Exercise prompt: Please write out each of the records below word for word, leaving out the pictures.

BEGIN Dataset entries

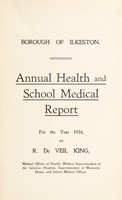 view [Report 1924] / Medical Officer of Health, Ilkeston Borough.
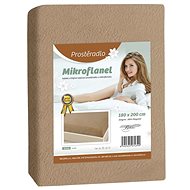Bellatex Sheet Microflannel 90 × 200 19/017 brown - Bedsheet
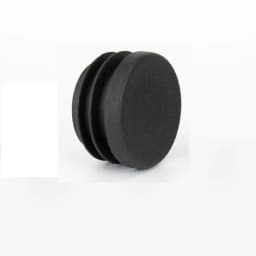 10pcs 1 3/4 Inch Round Plastic Plug Non-slip 45mm Round Pipe Tubing End Cap Plastic Plug Black End Cap Pipe Tubing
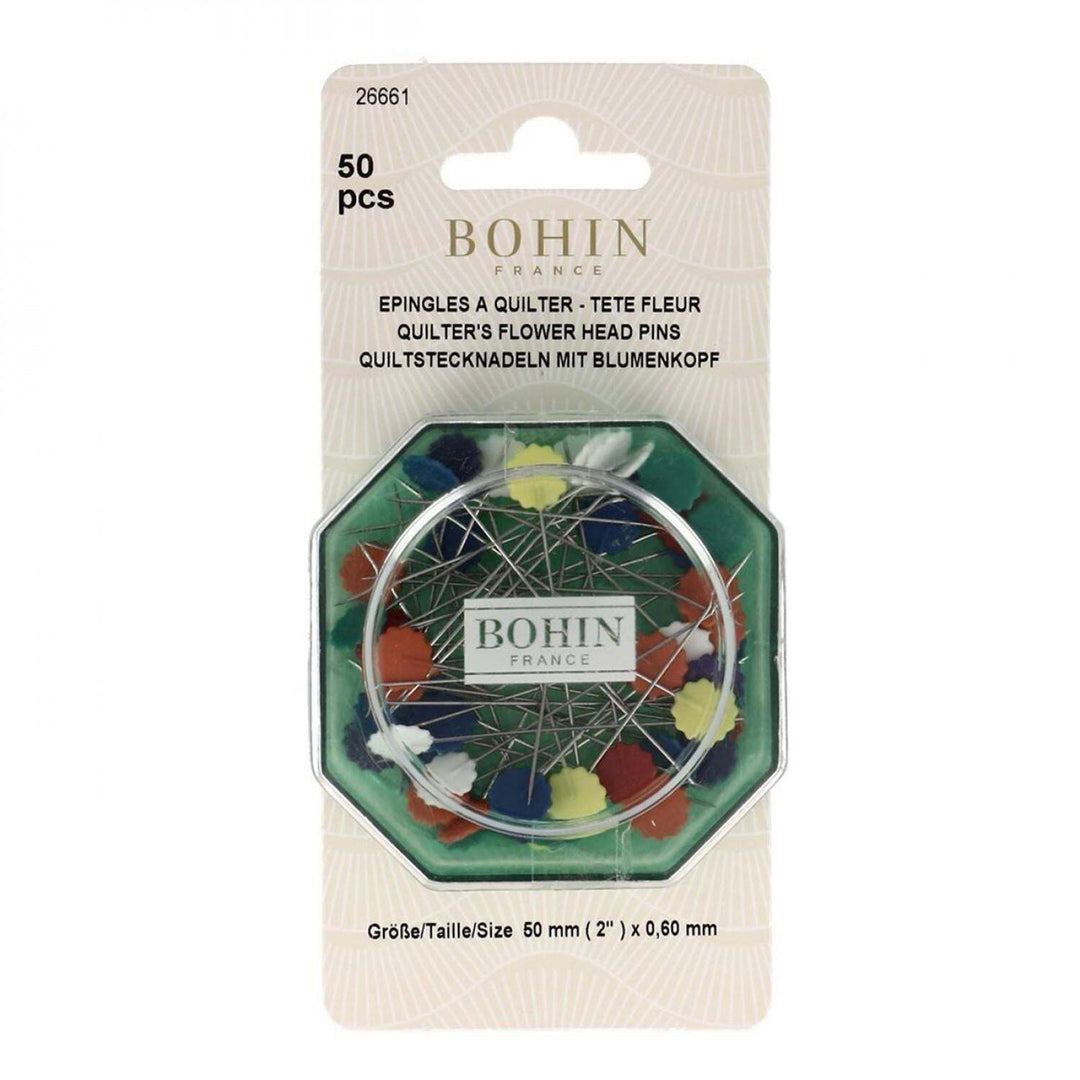 Bohin - Flower Head Pins Size 32 - 50ct
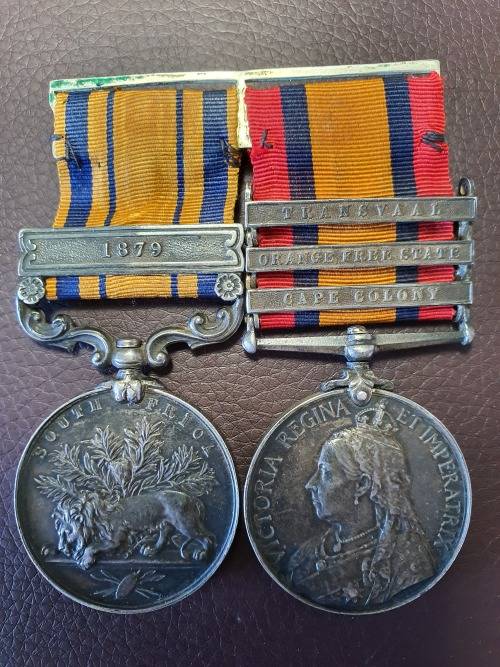 South Africa Medal - 1879 (Zulu War Medal) and QSA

END Dataset entries

Response box:
 view [Report 1924] / Medical Officer of Health, Ilkeston Borough.
Bellatex Sheet Microflannel 90 × 200 19/017 brown - Bedsheet
 10pcs 1 3/4 Inch Round Plastic Plug Non-slip 45mm Round Pipe Tubing End Cap Plastic Plug Black End Cap Pipe Tubing
 Bohin - Flower Head Pins Size 32 - 50ct
 South Africa Medal - 1879 (Zulu War Medal) and QSA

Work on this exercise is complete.